Task details:
Copy all of the material below word for word, without changing anything.

Spatial reasoning question data:
☆ ☆ ☆ ☆ ☆ ☆ ☆

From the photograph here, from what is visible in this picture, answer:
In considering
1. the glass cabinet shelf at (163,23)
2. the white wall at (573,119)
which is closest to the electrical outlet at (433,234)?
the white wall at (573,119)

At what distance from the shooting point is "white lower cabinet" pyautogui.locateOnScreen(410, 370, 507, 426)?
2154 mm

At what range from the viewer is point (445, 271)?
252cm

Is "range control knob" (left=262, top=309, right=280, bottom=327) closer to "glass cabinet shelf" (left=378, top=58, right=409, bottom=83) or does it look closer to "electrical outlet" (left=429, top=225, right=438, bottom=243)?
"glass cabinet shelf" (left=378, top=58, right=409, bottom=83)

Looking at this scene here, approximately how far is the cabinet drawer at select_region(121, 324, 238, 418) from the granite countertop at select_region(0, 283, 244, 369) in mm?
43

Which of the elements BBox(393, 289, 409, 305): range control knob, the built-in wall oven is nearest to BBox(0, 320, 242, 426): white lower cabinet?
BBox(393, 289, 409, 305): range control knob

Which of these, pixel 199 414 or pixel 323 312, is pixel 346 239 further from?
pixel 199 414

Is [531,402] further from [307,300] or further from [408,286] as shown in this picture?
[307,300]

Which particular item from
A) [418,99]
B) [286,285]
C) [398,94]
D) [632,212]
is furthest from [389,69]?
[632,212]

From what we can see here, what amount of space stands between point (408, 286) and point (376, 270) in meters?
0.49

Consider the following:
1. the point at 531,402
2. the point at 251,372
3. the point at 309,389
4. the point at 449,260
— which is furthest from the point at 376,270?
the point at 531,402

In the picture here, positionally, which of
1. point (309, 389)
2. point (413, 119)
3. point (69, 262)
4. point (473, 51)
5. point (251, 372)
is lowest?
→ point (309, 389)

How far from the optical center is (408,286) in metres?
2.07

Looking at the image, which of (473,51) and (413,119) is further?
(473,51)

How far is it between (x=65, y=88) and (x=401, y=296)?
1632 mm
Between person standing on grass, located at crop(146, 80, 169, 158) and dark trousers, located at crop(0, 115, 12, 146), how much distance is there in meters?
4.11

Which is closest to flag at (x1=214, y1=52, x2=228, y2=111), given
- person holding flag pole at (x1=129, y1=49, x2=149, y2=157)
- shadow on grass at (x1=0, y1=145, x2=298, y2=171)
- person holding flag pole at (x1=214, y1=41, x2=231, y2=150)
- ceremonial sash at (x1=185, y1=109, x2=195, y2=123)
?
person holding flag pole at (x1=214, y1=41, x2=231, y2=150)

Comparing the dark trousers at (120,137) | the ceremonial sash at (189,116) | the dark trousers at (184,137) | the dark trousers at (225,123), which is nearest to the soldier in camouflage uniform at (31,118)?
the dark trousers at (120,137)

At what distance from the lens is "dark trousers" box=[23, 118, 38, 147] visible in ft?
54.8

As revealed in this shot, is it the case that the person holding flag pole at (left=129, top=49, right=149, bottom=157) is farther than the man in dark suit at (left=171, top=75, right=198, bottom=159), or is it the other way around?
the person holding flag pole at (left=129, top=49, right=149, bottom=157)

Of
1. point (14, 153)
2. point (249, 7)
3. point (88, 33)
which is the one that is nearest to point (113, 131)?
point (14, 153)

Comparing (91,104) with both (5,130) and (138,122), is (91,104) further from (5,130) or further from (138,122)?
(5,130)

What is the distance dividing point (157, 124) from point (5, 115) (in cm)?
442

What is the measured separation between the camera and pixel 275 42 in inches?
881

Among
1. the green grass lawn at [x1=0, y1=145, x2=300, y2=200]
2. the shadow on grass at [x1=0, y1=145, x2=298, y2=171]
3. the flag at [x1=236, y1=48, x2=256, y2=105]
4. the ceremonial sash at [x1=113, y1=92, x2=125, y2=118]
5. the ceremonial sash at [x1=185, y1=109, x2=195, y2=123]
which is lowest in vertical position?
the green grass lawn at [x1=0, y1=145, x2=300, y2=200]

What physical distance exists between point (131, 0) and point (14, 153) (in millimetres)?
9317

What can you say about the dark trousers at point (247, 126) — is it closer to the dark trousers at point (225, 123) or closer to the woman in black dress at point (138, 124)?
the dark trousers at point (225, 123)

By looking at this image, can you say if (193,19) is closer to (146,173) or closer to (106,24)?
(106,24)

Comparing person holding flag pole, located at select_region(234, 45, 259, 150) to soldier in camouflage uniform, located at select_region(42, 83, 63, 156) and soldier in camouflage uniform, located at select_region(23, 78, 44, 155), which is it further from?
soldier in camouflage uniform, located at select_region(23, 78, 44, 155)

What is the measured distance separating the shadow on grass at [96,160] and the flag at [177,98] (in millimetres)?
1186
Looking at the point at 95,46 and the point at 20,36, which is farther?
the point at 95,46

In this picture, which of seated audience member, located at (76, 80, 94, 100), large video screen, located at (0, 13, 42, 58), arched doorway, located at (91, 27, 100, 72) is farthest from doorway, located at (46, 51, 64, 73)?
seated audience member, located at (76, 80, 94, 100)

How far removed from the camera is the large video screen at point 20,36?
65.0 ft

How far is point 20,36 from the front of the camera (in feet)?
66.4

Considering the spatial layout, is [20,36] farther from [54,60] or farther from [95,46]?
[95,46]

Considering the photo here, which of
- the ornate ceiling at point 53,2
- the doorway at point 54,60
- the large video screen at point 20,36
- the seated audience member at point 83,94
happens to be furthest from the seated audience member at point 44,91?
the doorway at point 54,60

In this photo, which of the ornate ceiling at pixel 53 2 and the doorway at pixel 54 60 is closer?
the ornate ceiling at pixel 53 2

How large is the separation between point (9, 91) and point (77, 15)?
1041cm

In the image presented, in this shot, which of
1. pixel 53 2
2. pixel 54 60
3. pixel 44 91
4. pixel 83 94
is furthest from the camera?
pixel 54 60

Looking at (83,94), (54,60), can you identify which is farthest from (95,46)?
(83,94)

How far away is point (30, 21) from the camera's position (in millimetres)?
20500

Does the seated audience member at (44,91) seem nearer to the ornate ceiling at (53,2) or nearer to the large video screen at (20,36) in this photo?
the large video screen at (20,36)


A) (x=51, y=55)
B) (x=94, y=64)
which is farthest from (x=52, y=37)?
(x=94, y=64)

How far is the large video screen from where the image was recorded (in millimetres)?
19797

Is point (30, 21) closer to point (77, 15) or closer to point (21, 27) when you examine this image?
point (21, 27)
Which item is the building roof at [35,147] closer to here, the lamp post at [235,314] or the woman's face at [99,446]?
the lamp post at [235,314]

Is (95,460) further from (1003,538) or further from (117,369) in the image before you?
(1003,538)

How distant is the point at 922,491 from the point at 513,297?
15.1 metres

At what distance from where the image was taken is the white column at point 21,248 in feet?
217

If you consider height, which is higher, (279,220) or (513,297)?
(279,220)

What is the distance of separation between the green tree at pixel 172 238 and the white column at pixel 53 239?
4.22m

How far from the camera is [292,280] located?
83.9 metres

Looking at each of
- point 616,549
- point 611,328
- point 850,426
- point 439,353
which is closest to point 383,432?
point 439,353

☆ ☆ ☆ ☆ ☆ ☆ ☆

Output of the exercise:
From the photograph here, from what is visible in this picture, answer:
In considering
1. the glass cabinet shelf at (163,23)
2. the white wall at (573,119)
which is closest to the electrical outlet at (433,234)?
the white wall at (573,119)

At what distance from the shooting point is "white lower cabinet" pyautogui.locateOnScreen(410, 370, 507, 426)?
2154 mm

At what range from the viewer is point (445, 271)?
252cm

Is "range control knob" (left=262, top=309, right=280, bottom=327) closer to "glass cabinet shelf" (left=378, top=58, right=409, bottom=83) or does it look closer to "electrical outlet" (left=429, top=225, right=438, bottom=243)?
"glass cabinet shelf" (left=378, top=58, right=409, bottom=83)

Looking at this scene here, approximately how far is the cabinet drawer at select_region(121, 324, 238, 418) from the granite countertop at select_region(0, 283, 244, 369) in mm?
43

Which of the elements BBox(393, 289, 409, 305): range control knob, the built-in wall oven is nearest to BBox(0, 320, 242, 426): white lower cabinet?
BBox(393, 289, 409, 305): range control knob

Which of these, pixel 199 414 or pixel 323 312, is pixel 346 239 further from?
pixel 199 414

Is [531,402] further from [307,300] or further from [408,286] as shown in this picture?
[307,300]

Which particular item from
A) [418,99]
B) [286,285]
C) [398,94]
D) [632,212]
is furthest from [389,69]?
[632,212]

From what we can see here, what amount of space stands between point (408, 286) and point (376, 270) in meters?
0.49

Consider the following:
1. the point at 531,402
2. the point at 251,372
3. the point at 309,389
4. the point at 449,260
— which is furthest from the point at 376,270?
the point at 531,402

In the picture here, positionally, which of
1. point (309, 389)
2. point (413, 119)
3. point (69, 262)
4. point (473, 51)
5. point (251, 372)
is lowest?
→ point (309, 389)

How far from the optical center is (408,286) in metres?
2.07

Looking at the image, which of (473,51) and (413,119) is further?
(473,51)

How far is it between (x=65, y=88) and (x=401, y=296)?
1632 mm
Between person standing on grass, located at crop(146, 80, 169, 158) and dark trousers, located at crop(0, 115, 12, 146), how much distance is there in meters?
4.11

Which is closest to flag at (x1=214, y1=52, x2=228, y2=111), given
- person holding flag pole at (x1=129, y1=49, x2=149, y2=157)
- shadow on grass at (x1=0, y1=145, x2=298, y2=171)
- person holding flag pole at (x1=214, y1=41, x2=231, y2=150)
- ceremonial sash at (x1=185, y1=109, x2=195, y2=123)
?
person holding flag pole at (x1=214, y1=41, x2=231, y2=150)

Comparing the dark trousers at (120,137) | the ceremonial sash at (189,116) | the dark trousers at (184,137) | the dark trousers at (225,123), which is nearest to the soldier in camouflage uniform at (31,118)?
the dark trousers at (120,137)

At what distance from the lens is "dark trousers" box=[23, 118, 38, 147] visible in ft?
54.8

As revealed in this shot, is it the case that the person holding flag pole at (left=129, top=49, right=149, bottom=157) is farther than the man in dark suit at (left=171, top=75, right=198, bottom=159), or is it the other way around?
the person holding flag pole at (left=129, top=49, right=149, bottom=157)

Of
1. point (14, 153)
2. point (249, 7)
3. point (88, 33)
which is the one that is nearest to point (113, 131)?
point (14, 153)

Comparing (91,104) with both (5,130) and (138,122), is (91,104) further from (5,130) or further from (138,122)?
(5,130)

What is the distance dividing point (157, 124) from point (5, 115) (in cm)?
442

What is the measured separation between the camera and pixel 275 42 in inches?
881

Among
1. the green grass lawn at [x1=0, y1=145, x2=300, y2=200]
2. the shadow on grass at [x1=0, y1=145, x2=298, y2=171]
3. the flag at [x1=236, y1=48, x2=256, y2=105]
4. the ceremonial sash at [x1=113, y1=92, x2=125, y2=118]
5. the ceremonial sash at [x1=185, y1=109, x2=195, y2=123]
which is lowest in vertical position?
the green grass lawn at [x1=0, y1=145, x2=300, y2=200]

What physical distance exists between point (131, 0) and point (14, 153) (in millimetres)?
9317

What can you say about the dark trousers at point (247, 126) — is it closer to the dark trousers at point (225, 123) or closer to the woman in black dress at point (138, 124)?
the dark trousers at point (225, 123)

By looking at this image, can you say if (193,19) is closer to (146,173) or closer to (106,24)?
(106,24)

Comparing person holding flag pole, located at select_region(234, 45, 259, 150) to soldier in camouflage uniform, located at select_region(42, 83, 63, 156) and soldier in camouflage uniform, located at select_region(23, 78, 44, 155), which is it further from?
soldier in camouflage uniform, located at select_region(23, 78, 44, 155)

What is the measured distance separating the shadow on grass at [96,160] and the flag at [177,98] (in millimetres)?
1186
Looking at the point at 95,46 and the point at 20,36, which is farther?
the point at 95,46

In this picture, which of seated audience member, located at (76, 80, 94, 100), large video screen, located at (0, 13, 42, 58), arched doorway, located at (91, 27, 100, 72) is farthest from doorway, located at (46, 51, 64, 73)?
seated audience member, located at (76, 80, 94, 100)

How far removed from the camera is the large video screen at point 20,36?
65.0 ft

How far is point 20,36 from the front of the camera (in feet)?
66.4

Considering the spatial layout, is [20,36] farther from [54,60] or farther from [95,46]?
[95,46]

Considering the photo here, which of
- the ornate ceiling at point 53,2
- the doorway at point 54,60
- the large video screen at point 20,36
- the seated audience member at point 83,94
happens to be furthest from the seated audience member at point 44,91?
the doorway at point 54,60

In this photo, which of the ornate ceiling at pixel 53 2 and the doorway at pixel 54 60 is closer?
the ornate ceiling at pixel 53 2

How large is the separation between point (9, 91) and point (77, 15)?
1041cm

In the image presented, in this shot, which of
1. pixel 53 2
2. pixel 54 60
3. pixel 44 91
4. pixel 83 94
is furthest from the camera?
pixel 54 60

Looking at (83,94), (54,60), can you identify which is farthest from (95,46)?
(83,94)

How far away is point (30, 21) from the camera's position (in millimetres)?
20500

Does the seated audience member at (44,91) seem nearer to the ornate ceiling at (53,2) or nearer to the large video screen at (20,36) in this photo?
the large video screen at (20,36)


A) (x=51, y=55)
B) (x=94, y=64)
which is farthest from (x=52, y=37)?
(x=94, y=64)

How far is the large video screen from where the image was recorded (in millimetres)?
19797

Is point (30, 21) closer to point (77, 15) or closer to point (21, 27) when you examine this image?
point (21, 27)
Which item is the building roof at [35,147] closer to here, the lamp post at [235,314] or the woman's face at [99,446]?
the lamp post at [235,314]

Is (95,460) further from (1003,538) or further from (117,369) in the image before you?
(1003,538)

How distant is the point at 922,491 from the point at 513,297?
15.1 metres

At what distance from where the image was taken is the white column at point 21,248 in feet?
217

If you consider height, which is higher, (279,220) or (513,297)?
(279,220)

What is the distance of separation between the green tree at pixel 172 238 and the white column at pixel 53 239?
4.22m

How far from the camera is [292,280] located?
83.9 metres

Looking at each of
- point 616,549
- point 611,328
- point 850,426
- point 439,353
which is closest to point 383,432?
point 439,353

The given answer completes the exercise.